Nowadays in microservice world, i’m seeing alot of design in my workplace that uses kafka messaging when you can achieve similar results using rest api calls between microservices. Technically you can stop using rest api calls altogether and instead use kafka messaging. I really want to know the best practice, pros and cons, when to use api calls between microsevices, when to use kafka messaging.
Lets put a real life example:
I have an inventory service and a vendor service. Everyday vendor service calls the vendor API to get new items and these need to be moved into inventory service. The number of items can be up to 10,000 objects.
For this use case, is it better to :
After getting new data from vendor API, call REST API of inventory service to store the new items.
After getting new data from vendor API, send them as message to a kafka topic, to be consumed by inventory service
Which way would you choose and what is the consideration
Kafka - Publish & Subscribe (just process the pipeline, will notify once the job is done)
REST - Request & Await response (on-demand)
Kafka - Publish once - Subscribe n times (by n components).
REST - Request once, get the response once. Deal over.
Kafka - Data is stored in topic. Seek back & forth (offsets) whenever you want till the topic is retained.
REST - Once the response is over, it is over. Manually employ a database to store the processed data.
Kafka - Split the processing, have intermediate data stored in intermediate topics (for speed and fault-tolerance)

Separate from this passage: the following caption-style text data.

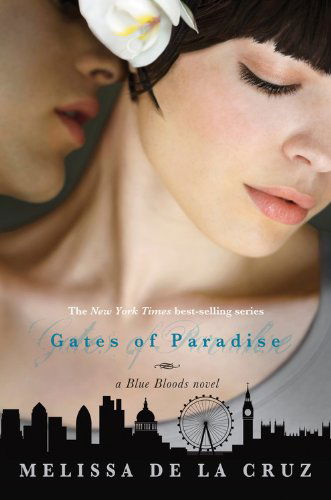 Gates of Paradise (A Blue Bloods Novel) - Melissa De La Cruz - Books - Disney-Hyperion - 9781423161103 - December 17, 2013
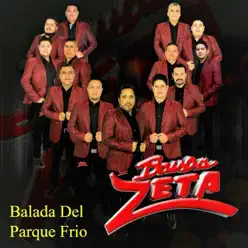 Balada del Parque Frío - Single - Banda Zeta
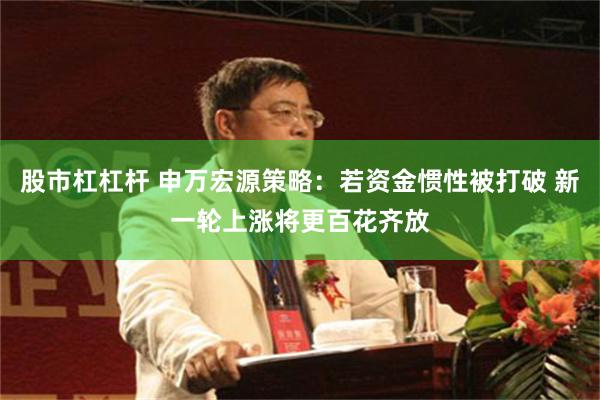 股市杠杠杆 申万宏源策略：若资金惯性被打破 新一轮上涨将更百花齐放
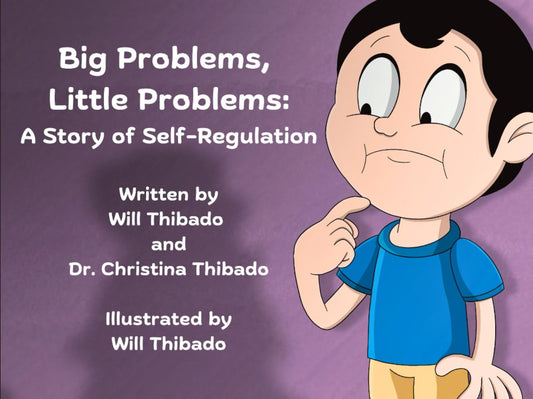 Big Problems, Little Problems: A Story of Self-Regulation - 7949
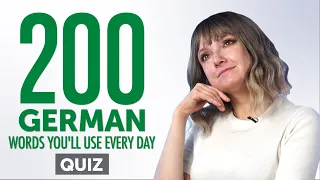 Quiz | 200 German Words You'll Use Every Day - Basic Vocabulary #60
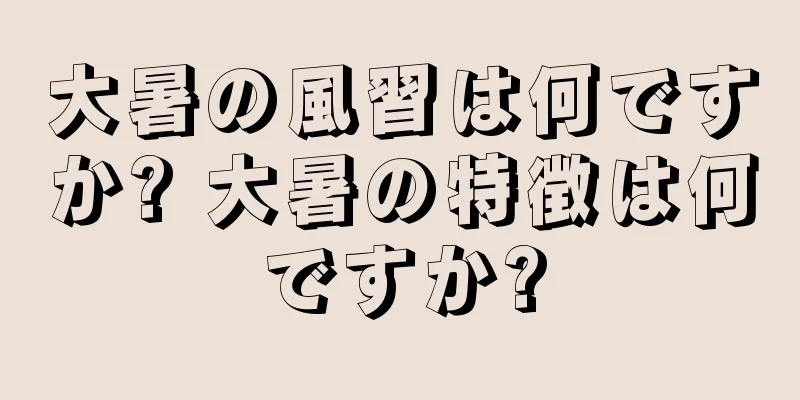 大暑の風習は何ですか? 大暑の特徴は何ですか?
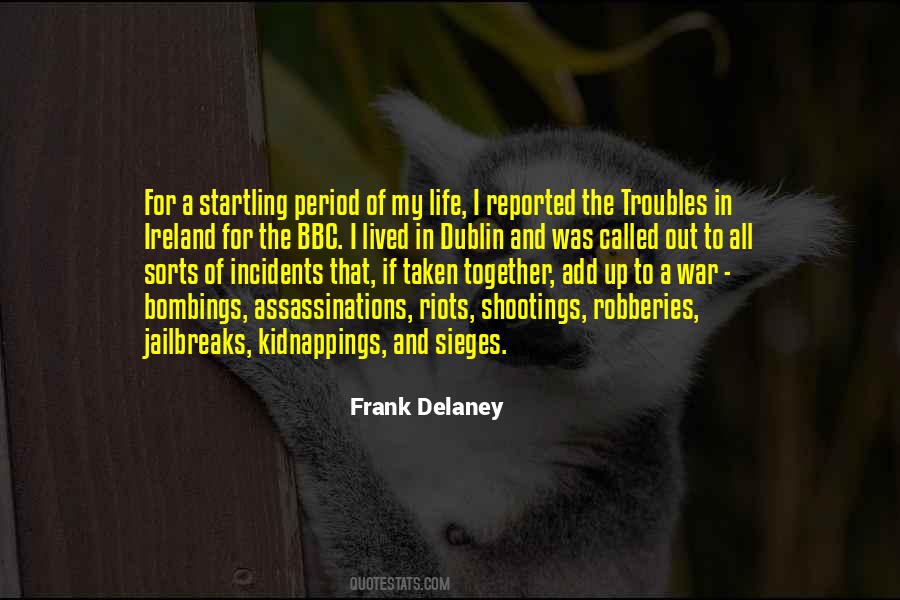 Frank Delaney Quotes #1486295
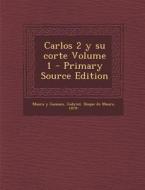 Carlos 2 y Su Corte Volume 1 - Primary Source Edition edito da Nabu Press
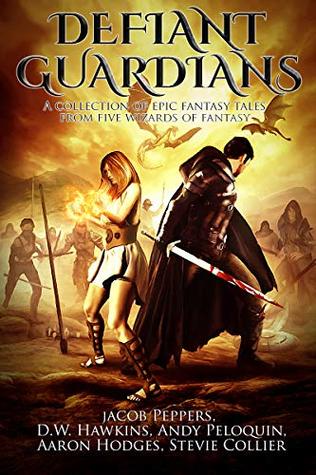 Defiant Guardians: A Collection of Epic Fantasy Tales from Five Wizards of Fantasy (Kindle Edition)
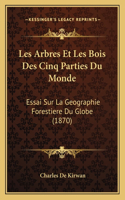 Les Arbres Et Les Bois Des Cinq Parties Du Monde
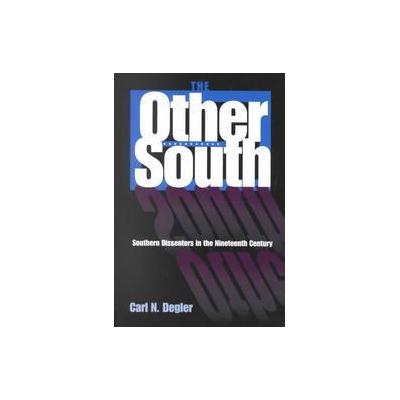 The Other South by Carl N. Degler (Paperback - Univ Pr of Florida)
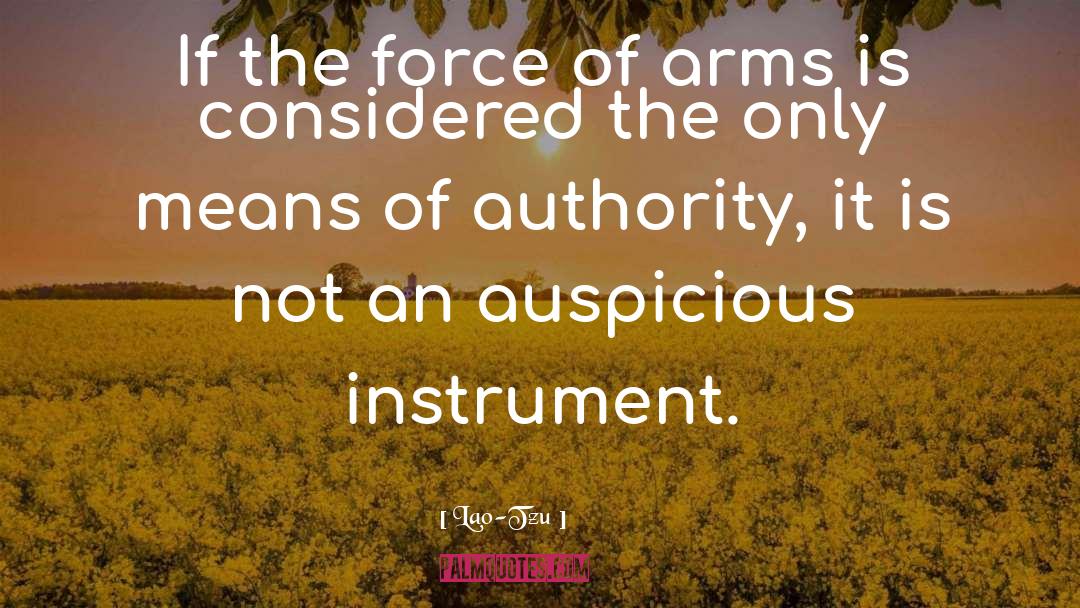 Lao-Tzu Quotes: If the force of arms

REST - Take the data, process it all at once OR if you wish to break it down, don't forget to take care of your OWN intermediate data stores.

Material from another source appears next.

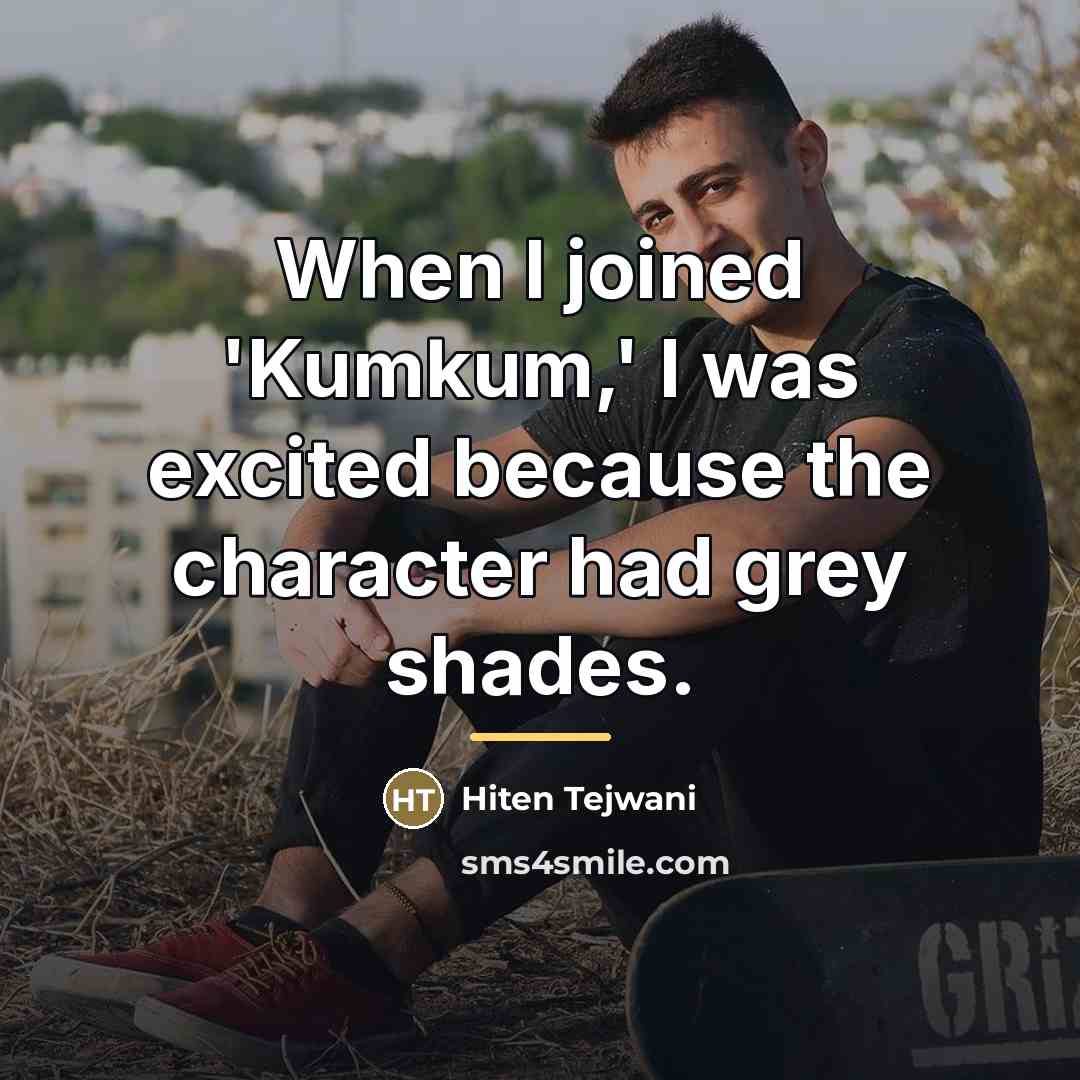 “When I joined 'Kumkum,' I was excited because the character…” quote by Hiten Tejwani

Kafka - The one who makes the request typically is not interested in a response (except the response that if the message is sent)
REST - I am making the request means I typically expect a response (not just a response that you have received the request, but something that is meaningful to me, some computed result for example!)
Is your data streaming?
If the data keeps on coming and you have a pipeline to execute, Kafka is best.
Do you need a request-response model?
If the user requests for something and they wait for a response, then REST is best. Though, you can still use Kafka for this, such as spring-kafka
ReplyingKafkaTemplate
.
Kafka (or any other streaming platform) is typically used for pipelines, i.e. where we have forward flow of data. LinkedIn built Kafka to centrally collect log and metrics into their data warehouse.
Data comes to Kafka and from there it goes through component1, component2 and so on and finally (typically) lands in a database / datalake for long-term storage. Or you can can keep data in Kafka forever like the New York Times.
To get the information on-demand we need a data store (a database) where we can query and get it. In such a case we provide a REST interface which the user can invoke and get the data they want. Confluent, for example, also has a REST Proxy for Kafka to use HTTP to request topic information, however, it is a scan, not an indexed lookup like a database would offer.
Regarding your example,
Everyday vendor service calls the vendor API to get new items and these need to be moved into inventory service
Questions & Answers
Is your vendor API using REST?
Then you need to pull the data and push to Kafka. From there your inventory service (or any other service thereafter) will subscribe to that topic and execute their processing logic.
The advantage here is that you can add any other service which requires vendor data as a consumer to the vendor topic.
Moreover, the vendor data is always there for you even after your inventory service processed it.
If you use REST for this, you need to call the Vendor API for every component that requires vendor data which becomes trivial when used with Kafka
Do you want the inventory to be queried?
Store it in a database after processing through Kafka and provide a REST on top of this. This is needed because Kafka is typically a log, to make the data query-able you would need some database.
From Comments
Compare kafka vs reactive rest api
The above statements don't change. This just means the reply of the request needs to be pulled. You use HTTP for this, and you can stream that feed of intermediate, or final response into Kafka. Async / Reactive REST APIs are still fire and forget; if you don't check the status of the request, you never know it has completed. Plus, there might be a good chance that API you're interacting with is using Kafka - so why not follow?